Is it too late to be sharing Christmas present sewing still? This post is also kind of cheating since I actually barely did any sewing on these. My sister has a lot of friends with babies and thought it would be fun to sew them some Christmas presents, so I agreed to give her some guidance while she made them. For an absolute non-sewing beginner I’m amazed at how well she did: we jumped right in at the deep end with stretch fabrics, overlocking, fitting jersey bias bindings on a curve and elastic waistbands, and she handled it all fantastically – much better than my early garments. We barely had to unpick anything and swearing was minimal. I guess I’m just an awesome teacher, eh?!

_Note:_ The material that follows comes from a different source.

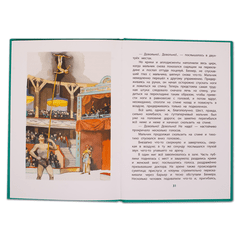 Детская книга "КзК Григорович. Гуттаперчевый мальчик (тверд переплет)" - 320 руб. Серия: Книга за книгой , Артикул: 5400505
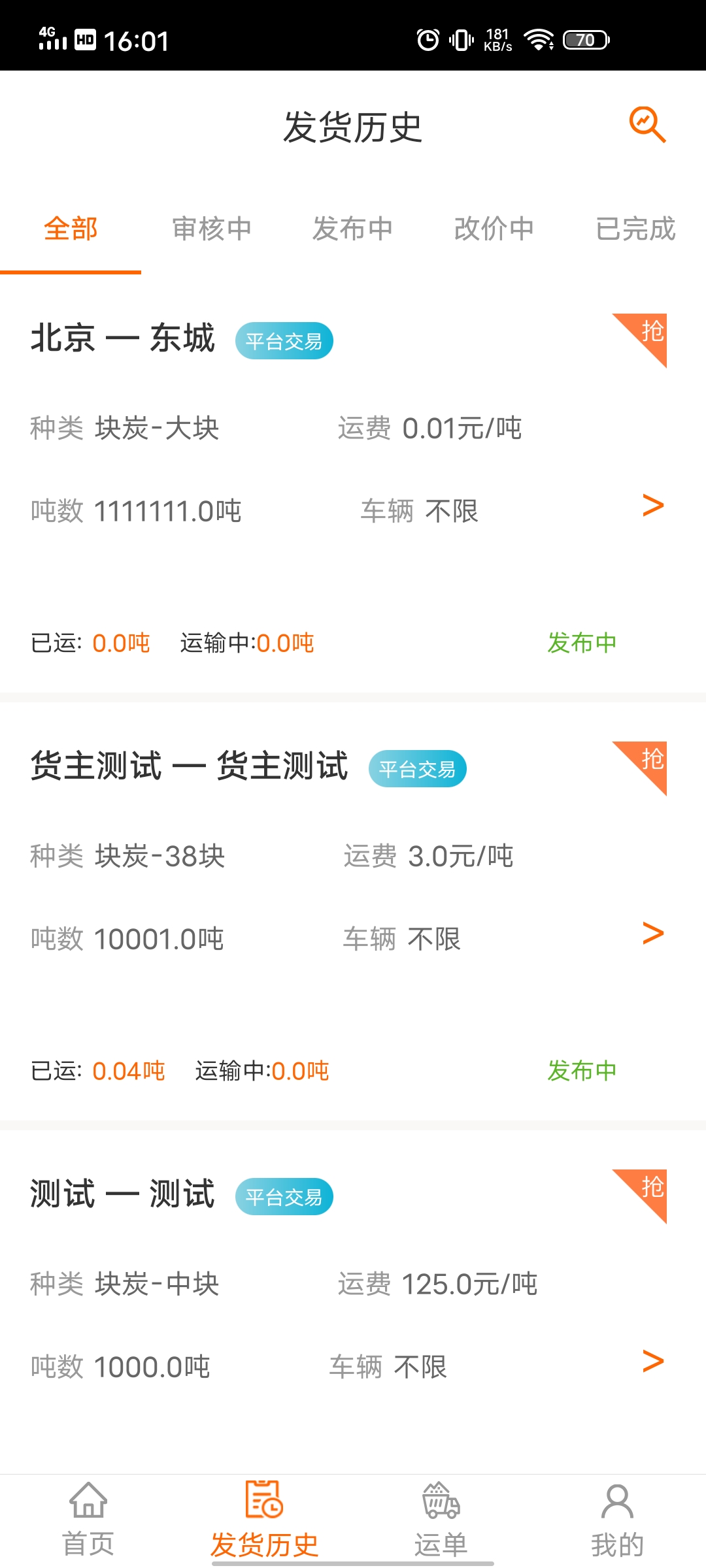 精彩截图-多蒙达货主2025官方新版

We made three sets of baby PJs from the same pattern, all from Brindille & Twig on Etsy. These are nice basic patterns in a handy range of sizes from newborn to 3 years, so we were able to re-use them for each baby at a different age. You could easily make them into a ‘day’ outfit with different fabric choices too, so I’ll be keeping them on hand for more potential baby gift makes in the future.
For two little boys, Freddy and Arthur, we used this adorable rocket print jersey, snapped up from KitschyCoo in her Black Friday sale. It’s pricey stuff so I only bought a yard, which with some thrifty cutting we nearly got two full sets out of – just the sleeves of one top needed to be cut in a different fabric, some grey marl jersey from my stash which we also used for the neckline trim. The waist is encased with wide elastic and all hems are zigzagged.

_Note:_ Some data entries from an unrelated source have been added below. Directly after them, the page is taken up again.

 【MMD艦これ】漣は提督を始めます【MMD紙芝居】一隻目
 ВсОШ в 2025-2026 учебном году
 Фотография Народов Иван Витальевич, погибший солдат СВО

We made a third, larger, set for two-year-old Erin, from some equally cute safari animals jersey from Boqinana on Etsy who stocks all manner of adorable jersey prints (omg tiny kittens and puppies, squeee). For this set we used stretch bias binding on the neckline and did a ribbing waistband instead of the encased elastic. This was the first one we made and you can see the neckline turned out a bit loose: I don’t know if this was a pattern or sewing fault, but the pattern pieces do look considerably different to the final garment around the neckline – much ‘scoopier’ with less of the shoulder seam crossover. For the boys’ ones we corrected it by pulling the neckline tighter and shaving off the excess, which did the trick.
It was fun teaching Natty to sew, and I think she’s getting the bug since we’re also making her a dress and some lounge pants next. I’m all for spreading the sewing love.